# **Homework 03: Machine Learning**
## Going Down the EECS Stack Decal, Spring 2024

In lecture, we talked about a variety of common machine learning methods, their advantages and disadvantages, and how they can be utilized to help us make sense of data. We specifically talked about two broad types of ML: supervised and unsupervised.

### Before we get started, in case you're not familiar with Jupyter Notebooks, you can read more about them [here](https://jupyter-notebook-beginner-guide.readthedocs.io/en/latest/what_is_jupyter.html). At several points you'll be asked to run the code within a cell or write a response. To do so for both, just click anywhere in the cell, make your changes, and hit `shift` + `enter/return`. For this homework, you will not have to do any coding yourself, but you will have to answer some short questions. Anything labeled with "Answer" requires a response.

In this assignment, we'll be introducing another broad category of ML known as **Reinforcement Learning (RL)**. RL is a training method that rewards desired actions and punishes undesired actions to achieve some goal.

RL is not too different from how a dog learns to do tricks. If Fido rolls over when told, he gets a treat and is more likely to roll over in the future. But if he decides to sit when told to roll over, he won't get a treat (negative reinforcement), and won't sit in the future when told to roll over.

DATA:
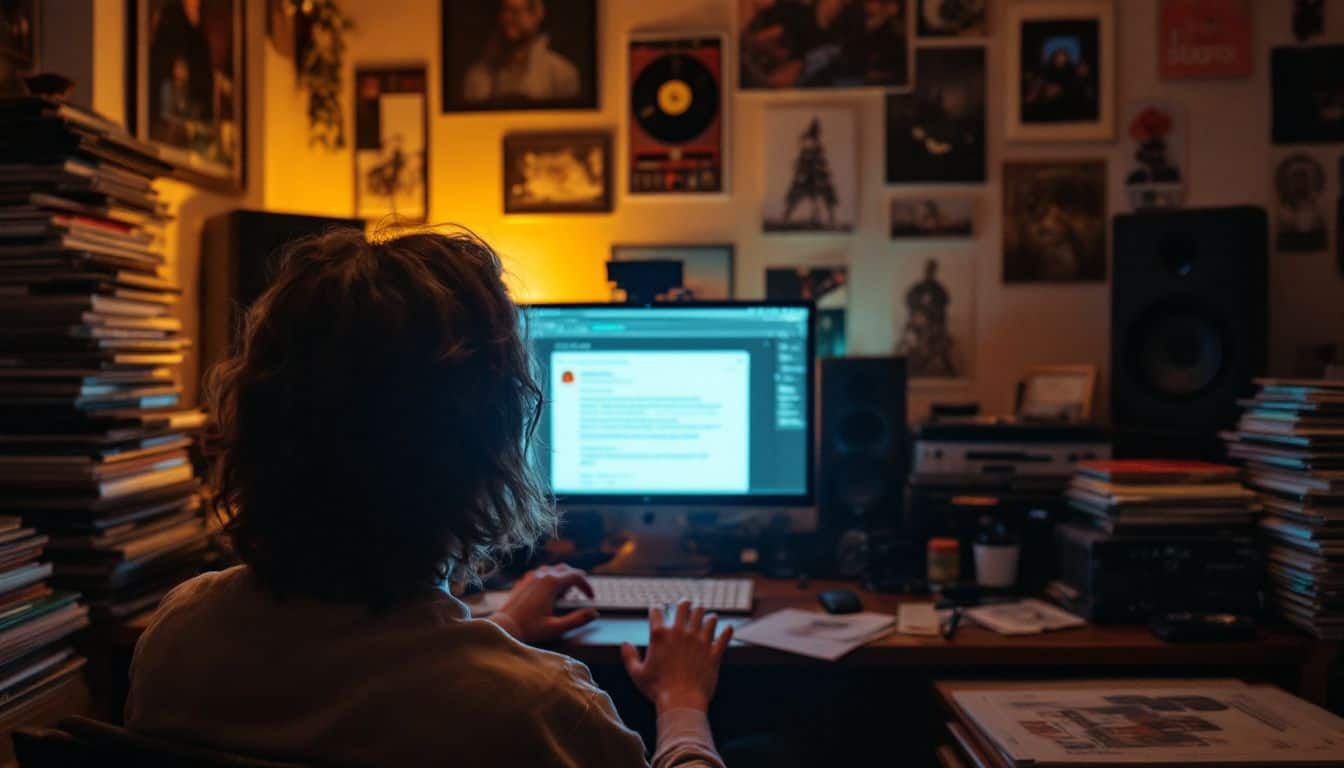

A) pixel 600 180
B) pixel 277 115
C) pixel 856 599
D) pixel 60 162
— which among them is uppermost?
pixel 277 115

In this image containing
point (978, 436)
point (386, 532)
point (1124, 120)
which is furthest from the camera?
point (1124, 120)

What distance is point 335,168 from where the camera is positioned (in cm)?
219

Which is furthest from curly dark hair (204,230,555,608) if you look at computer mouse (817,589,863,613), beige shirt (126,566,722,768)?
computer mouse (817,589,863,613)

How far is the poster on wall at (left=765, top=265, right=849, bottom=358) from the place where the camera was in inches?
81.7

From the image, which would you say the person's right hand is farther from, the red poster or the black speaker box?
the red poster

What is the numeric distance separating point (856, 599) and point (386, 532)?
949 mm

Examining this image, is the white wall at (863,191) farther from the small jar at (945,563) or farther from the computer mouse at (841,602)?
the computer mouse at (841,602)

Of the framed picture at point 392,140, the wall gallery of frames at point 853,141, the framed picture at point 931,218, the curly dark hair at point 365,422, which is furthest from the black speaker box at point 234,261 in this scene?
the framed picture at point 931,218

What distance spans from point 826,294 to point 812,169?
11.0 inches

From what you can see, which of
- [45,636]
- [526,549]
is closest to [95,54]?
[45,636]

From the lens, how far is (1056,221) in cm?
203

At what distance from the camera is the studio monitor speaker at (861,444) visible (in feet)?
5.91

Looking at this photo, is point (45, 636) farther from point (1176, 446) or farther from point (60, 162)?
point (1176, 446)

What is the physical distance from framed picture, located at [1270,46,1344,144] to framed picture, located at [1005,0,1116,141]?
0.34 m
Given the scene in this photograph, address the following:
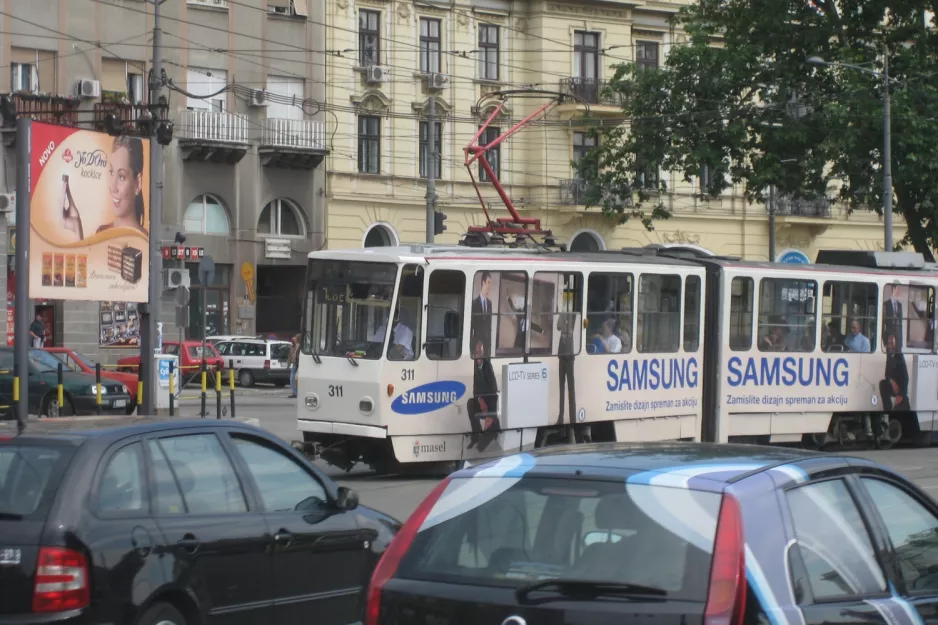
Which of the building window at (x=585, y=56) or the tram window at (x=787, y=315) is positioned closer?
the tram window at (x=787, y=315)

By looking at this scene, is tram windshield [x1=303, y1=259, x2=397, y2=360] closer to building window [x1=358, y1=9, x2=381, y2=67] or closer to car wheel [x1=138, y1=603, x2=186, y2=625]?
car wheel [x1=138, y1=603, x2=186, y2=625]

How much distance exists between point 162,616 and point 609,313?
14.7m

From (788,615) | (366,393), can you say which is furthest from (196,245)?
(788,615)

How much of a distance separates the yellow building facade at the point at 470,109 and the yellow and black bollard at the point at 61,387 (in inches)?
786

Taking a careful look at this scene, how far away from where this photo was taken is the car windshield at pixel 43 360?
93.9 feet

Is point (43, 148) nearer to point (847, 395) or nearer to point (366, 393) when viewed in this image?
point (366, 393)

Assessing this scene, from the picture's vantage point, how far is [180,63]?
44.6 m

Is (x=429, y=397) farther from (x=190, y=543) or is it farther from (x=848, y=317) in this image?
(x=190, y=543)

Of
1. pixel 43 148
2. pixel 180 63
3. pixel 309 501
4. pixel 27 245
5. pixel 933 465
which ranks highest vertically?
pixel 180 63

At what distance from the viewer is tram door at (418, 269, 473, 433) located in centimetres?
1884

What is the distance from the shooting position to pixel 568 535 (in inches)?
192

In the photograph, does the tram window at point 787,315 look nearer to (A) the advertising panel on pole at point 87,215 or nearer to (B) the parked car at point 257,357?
(A) the advertising panel on pole at point 87,215

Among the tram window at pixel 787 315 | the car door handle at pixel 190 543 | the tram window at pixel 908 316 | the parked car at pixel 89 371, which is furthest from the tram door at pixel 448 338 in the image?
the parked car at pixel 89 371

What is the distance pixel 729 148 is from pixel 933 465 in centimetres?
1455
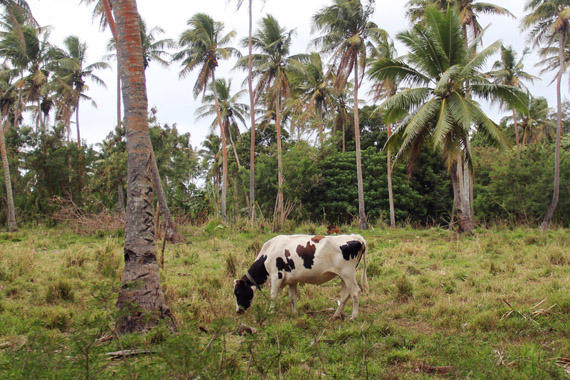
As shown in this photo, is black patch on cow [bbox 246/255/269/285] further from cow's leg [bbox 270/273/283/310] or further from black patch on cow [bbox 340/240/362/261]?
black patch on cow [bbox 340/240/362/261]

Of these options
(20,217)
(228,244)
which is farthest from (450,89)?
(20,217)

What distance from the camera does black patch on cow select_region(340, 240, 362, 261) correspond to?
7.18m

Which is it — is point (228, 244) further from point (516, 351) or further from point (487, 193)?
point (487, 193)

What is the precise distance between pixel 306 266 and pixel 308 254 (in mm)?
189

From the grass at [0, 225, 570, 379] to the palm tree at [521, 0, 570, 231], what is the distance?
12351 mm

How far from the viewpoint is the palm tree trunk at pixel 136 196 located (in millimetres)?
5883

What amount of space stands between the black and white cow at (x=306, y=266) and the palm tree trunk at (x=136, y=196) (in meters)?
1.69

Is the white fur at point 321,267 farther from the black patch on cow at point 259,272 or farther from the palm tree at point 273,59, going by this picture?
the palm tree at point 273,59

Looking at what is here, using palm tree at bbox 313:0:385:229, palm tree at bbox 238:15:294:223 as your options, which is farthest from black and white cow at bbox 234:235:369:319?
palm tree at bbox 238:15:294:223

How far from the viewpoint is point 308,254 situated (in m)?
7.26

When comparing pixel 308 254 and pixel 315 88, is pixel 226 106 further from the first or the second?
pixel 308 254

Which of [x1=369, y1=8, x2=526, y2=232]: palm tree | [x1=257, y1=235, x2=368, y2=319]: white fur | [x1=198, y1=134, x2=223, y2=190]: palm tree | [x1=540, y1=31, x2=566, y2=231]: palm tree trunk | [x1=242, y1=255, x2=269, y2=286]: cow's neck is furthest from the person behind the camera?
[x1=198, y1=134, x2=223, y2=190]: palm tree

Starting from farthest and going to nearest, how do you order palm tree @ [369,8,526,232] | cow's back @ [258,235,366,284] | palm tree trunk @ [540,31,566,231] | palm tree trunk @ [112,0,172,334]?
1. palm tree trunk @ [540,31,566,231]
2. palm tree @ [369,8,526,232]
3. cow's back @ [258,235,366,284]
4. palm tree trunk @ [112,0,172,334]

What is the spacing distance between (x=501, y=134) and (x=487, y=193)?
13.9 metres
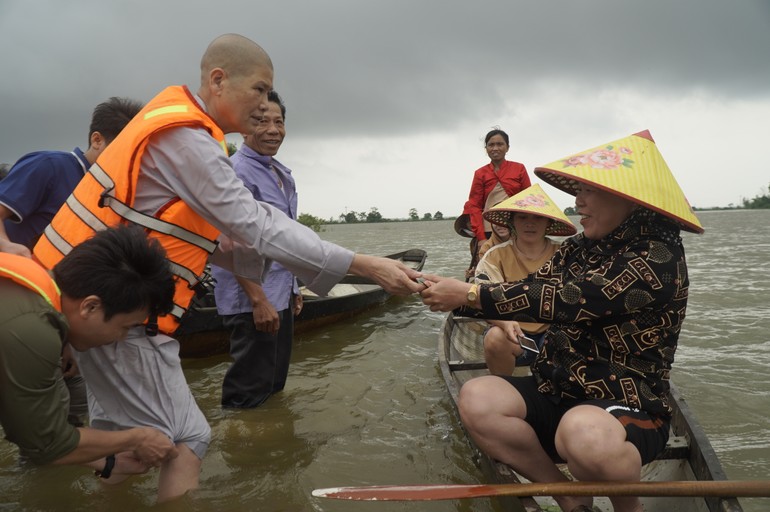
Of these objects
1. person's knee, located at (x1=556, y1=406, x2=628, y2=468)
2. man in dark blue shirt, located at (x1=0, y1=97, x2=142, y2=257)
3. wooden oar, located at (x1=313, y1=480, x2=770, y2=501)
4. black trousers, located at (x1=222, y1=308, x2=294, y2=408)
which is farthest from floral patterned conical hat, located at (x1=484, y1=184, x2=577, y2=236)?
man in dark blue shirt, located at (x1=0, y1=97, x2=142, y2=257)

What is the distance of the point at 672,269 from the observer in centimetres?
223

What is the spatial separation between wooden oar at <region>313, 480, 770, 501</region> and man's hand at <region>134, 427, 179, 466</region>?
0.66 m

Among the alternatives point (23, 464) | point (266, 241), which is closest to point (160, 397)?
point (266, 241)

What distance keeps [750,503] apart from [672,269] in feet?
5.33

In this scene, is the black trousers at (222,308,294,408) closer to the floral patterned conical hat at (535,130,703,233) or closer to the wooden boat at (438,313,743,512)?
the wooden boat at (438,313,743,512)

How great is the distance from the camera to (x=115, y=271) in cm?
179

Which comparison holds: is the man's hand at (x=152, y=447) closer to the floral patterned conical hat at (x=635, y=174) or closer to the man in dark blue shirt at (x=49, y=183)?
the man in dark blue shirt at (x=49, y=183)

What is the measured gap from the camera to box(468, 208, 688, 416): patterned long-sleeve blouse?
2.23m

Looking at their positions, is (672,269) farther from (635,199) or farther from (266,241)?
(266,241)

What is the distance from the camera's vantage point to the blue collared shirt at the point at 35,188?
9.55 ft

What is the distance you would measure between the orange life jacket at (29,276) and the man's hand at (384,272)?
1.25 m

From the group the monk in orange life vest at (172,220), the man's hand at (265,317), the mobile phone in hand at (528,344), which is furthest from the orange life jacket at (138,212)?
the mobile phone in hand at (528,344)

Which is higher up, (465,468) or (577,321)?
(577,321)

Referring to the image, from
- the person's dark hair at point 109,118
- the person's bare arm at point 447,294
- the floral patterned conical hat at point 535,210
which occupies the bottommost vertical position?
the person's bare arm at point 447,294
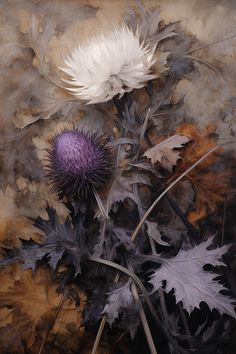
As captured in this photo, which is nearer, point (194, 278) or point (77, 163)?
point (194, 278)

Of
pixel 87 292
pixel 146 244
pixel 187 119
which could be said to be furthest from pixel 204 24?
pixel 87 292

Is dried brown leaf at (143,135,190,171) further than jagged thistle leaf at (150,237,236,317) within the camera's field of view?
Yes

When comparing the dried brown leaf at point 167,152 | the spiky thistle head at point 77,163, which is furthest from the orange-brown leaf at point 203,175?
the spiky thistle head at point 77,163

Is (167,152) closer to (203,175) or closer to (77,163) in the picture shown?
(203,175)

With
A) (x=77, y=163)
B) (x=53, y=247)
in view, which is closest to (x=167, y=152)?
(x=77, y=163)

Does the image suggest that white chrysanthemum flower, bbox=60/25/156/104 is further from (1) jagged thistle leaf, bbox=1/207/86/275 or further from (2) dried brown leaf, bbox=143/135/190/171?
(1) jagged thistle leaf, bbox=1/207/86/275

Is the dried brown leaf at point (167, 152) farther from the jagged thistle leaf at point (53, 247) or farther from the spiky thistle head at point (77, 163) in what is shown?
the jagged thistle leaf at point (53, 247)

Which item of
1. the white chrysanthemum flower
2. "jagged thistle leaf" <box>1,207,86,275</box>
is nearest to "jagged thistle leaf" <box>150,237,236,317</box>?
"jagged thistle leaf" <box>1,207,86,275</box>
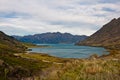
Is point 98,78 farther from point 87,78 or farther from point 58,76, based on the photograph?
point 58,76

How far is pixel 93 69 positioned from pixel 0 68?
5863 cm

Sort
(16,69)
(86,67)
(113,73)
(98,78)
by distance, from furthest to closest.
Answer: (16,69) → (86,67) → (113,73) → (98,78)

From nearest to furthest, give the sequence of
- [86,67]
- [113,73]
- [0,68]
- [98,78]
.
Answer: [98,78]
[113,73]
[86,67]
[0,68]

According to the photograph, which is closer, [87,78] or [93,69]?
[87,78]

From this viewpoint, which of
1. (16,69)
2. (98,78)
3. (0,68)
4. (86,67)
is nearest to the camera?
(98,78)

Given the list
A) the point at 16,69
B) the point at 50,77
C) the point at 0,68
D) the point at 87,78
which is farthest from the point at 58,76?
the point at 16,69

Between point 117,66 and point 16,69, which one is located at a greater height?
point 117,66

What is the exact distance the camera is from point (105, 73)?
15.1 m

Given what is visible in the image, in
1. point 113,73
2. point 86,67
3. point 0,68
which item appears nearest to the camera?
point 113,73

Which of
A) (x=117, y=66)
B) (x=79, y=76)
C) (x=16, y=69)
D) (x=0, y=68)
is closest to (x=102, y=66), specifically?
(x=117, y=66)

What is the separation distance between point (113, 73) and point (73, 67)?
307cm

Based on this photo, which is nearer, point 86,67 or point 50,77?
point 50,77

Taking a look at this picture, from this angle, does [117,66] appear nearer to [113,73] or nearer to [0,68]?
[113,73]

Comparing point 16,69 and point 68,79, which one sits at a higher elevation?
point 68,79
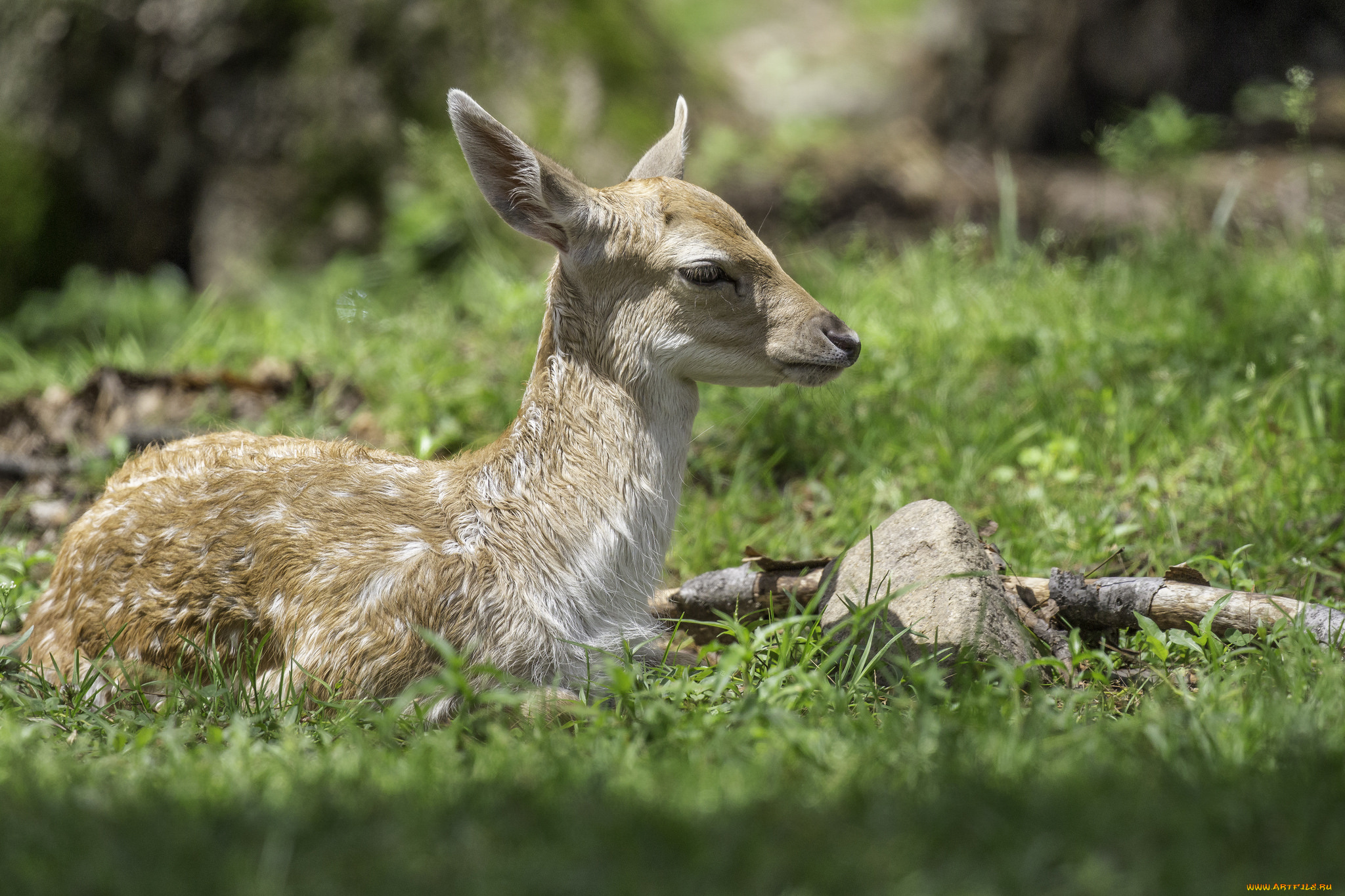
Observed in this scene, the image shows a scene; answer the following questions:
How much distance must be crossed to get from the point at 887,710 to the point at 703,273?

ASSIGNMENT A: Rewrite the machine learning homework text between "In this assignment, we'll" and "achieve some goal.", inclusive, using "objective" in place of "goal".
ASSIGNMENT B: Carry on the machine learning homework text from the point where it stops.

ANSWER BOX A:
In this assignment, we'll be introducing another broad category of ML known as **Reinforcement Learning (RL)**. RL is a training method that rewards desired actions and punishes undesired actions to achieve some objective.

ANSWER BOX B:
In this scenario, Fido is what's known as an **"intelligent agent."** He's learning what actions to take (rolling over, sitting, etc.) based on a **reward function** (whether he gets a treat or not). More generally, the agent performs some action that makes a change to the environemnt to reveal a new state. A reward function is calculated based on this new state, and the agent considers both the reward and state that resulted from the previous action to decide if they should continue to perform that action or try something new. 

![rl_diagram](rl_diagram.png)

**RL can essentially be broken down into 6 simple steps:**
1. Observe the environment
2. Decide how to act using some strategy
3. Act accordingly
4. Receive a reward or penalty
5. Learn from the experiences and refine strategy
6. Iterate until an optimal strategy is found

### Uses

Reinforcement Learning is the type of machine learning that most closely mimics how humans learn, which offers some unique advantages. It's most commonly utilized in fields like robotics, natural language processing (NLP), and marketing. 

## **Q Learning**

In this assignment we'll specifically be discussing an algorithm known as Q learning. Q Learning is known as an *Off-Policy* algorithm, meaning it doesnn't follow some pre-determined policy, and instead starts off by taking random actions to eventually learn the best action to take in each state. 

While Fido uses his brain to store information about treats and rolling over, we will take a more minimalist approach and us a simple 2D array known as a **Q Table**. This table keeps track of how favorable an action-state combination is in terms of rewards. Each column corresponds to a different action, and each row corresponds to a different state of the environment. As you can imagine, that means Q Learning is best suited for situations in which the action and environment spaces are both discrete and small, so the Q Table doesn't grow too large.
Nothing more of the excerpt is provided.